- WRITTEN TASK -
Copy the data below line for line, changing nothing.

- SUPPLIED MATERIAL -
▼

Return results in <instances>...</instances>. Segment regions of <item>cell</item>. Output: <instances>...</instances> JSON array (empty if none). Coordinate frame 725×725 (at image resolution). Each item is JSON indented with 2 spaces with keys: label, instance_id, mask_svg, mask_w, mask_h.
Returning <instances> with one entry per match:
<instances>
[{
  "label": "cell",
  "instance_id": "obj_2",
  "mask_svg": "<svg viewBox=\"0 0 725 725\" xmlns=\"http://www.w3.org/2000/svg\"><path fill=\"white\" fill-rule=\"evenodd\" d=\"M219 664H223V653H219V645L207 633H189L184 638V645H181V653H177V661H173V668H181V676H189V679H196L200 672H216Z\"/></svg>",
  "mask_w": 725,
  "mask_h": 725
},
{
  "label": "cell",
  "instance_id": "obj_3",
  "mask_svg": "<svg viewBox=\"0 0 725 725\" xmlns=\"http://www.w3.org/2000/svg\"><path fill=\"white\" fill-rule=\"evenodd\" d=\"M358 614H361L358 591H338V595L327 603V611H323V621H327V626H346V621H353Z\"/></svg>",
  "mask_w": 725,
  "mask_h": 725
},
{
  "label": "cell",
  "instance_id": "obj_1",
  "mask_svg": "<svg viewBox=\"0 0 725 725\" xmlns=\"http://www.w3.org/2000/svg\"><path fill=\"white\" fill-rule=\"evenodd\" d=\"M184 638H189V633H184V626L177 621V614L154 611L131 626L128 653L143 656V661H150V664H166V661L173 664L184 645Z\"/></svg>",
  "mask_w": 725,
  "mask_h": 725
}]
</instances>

▲

- THE ANSWER -
Return results in <instances>...</instances>. Segment regions of <item>cell</item>. Output: <instances>...</instances> JSON array (empty if none). Coordinate frame 725×725 (at image resolution). Each item is JSON indented with 2 spaces with keys: label, instance_id, mask_svg, mask_w, mask_h.
Returning <instances> with one entry per match:
<instances>
[{
  "label": "cell",
  "instance_id": "obj_2",
  "mask_svg": "<svg viewBox=\"0 0 725 725\" xmlns=\"http://www.w3.org/2000/svg\"><path fill=\"white\" fill-rule=\"evenodd\" d=\"M219 664H223V653H219V645L207 633H189L184 638V645H181V653H177V661H173V668H181V676H189V679H196L200 672H216Z\"/></svg>",
  "mask_w": 725,
  "mask_h": 725
},
{
  "label": "cell",
  "instance_id": "obj_3",
  "mask_svg": "<svg viewBox=\"0 0 725 725\" xmlns=\"http://www.w3.org/2000/svg\"><path fill=\"white\" fill-rule=\"evenodd\" d=\"M358 614H361L358 591H338V595L327 603V611H323V621H327V626H346V621H353Z\"/></svg>",
  "mask_w": 725,
  "mask_h": 725
},
{
  "label": "cell",
  "instance_id": "obj_1",
  "mask_svg": "<svg viewBox=\"0 0 725 725\" xmlns=\"http://www.w3.org/2000/svg\"><path fill=\"white\" fill-rule=\"evenodd\" d=\"M184 638H189V633H184V626L177 621V614L154 611L131 626L128 653L143 656V661H150V664H166V661L173 664L184 645Z\"/></svg>",
  "mask_w": 725,
  "mask_h": 725
}]
</instances>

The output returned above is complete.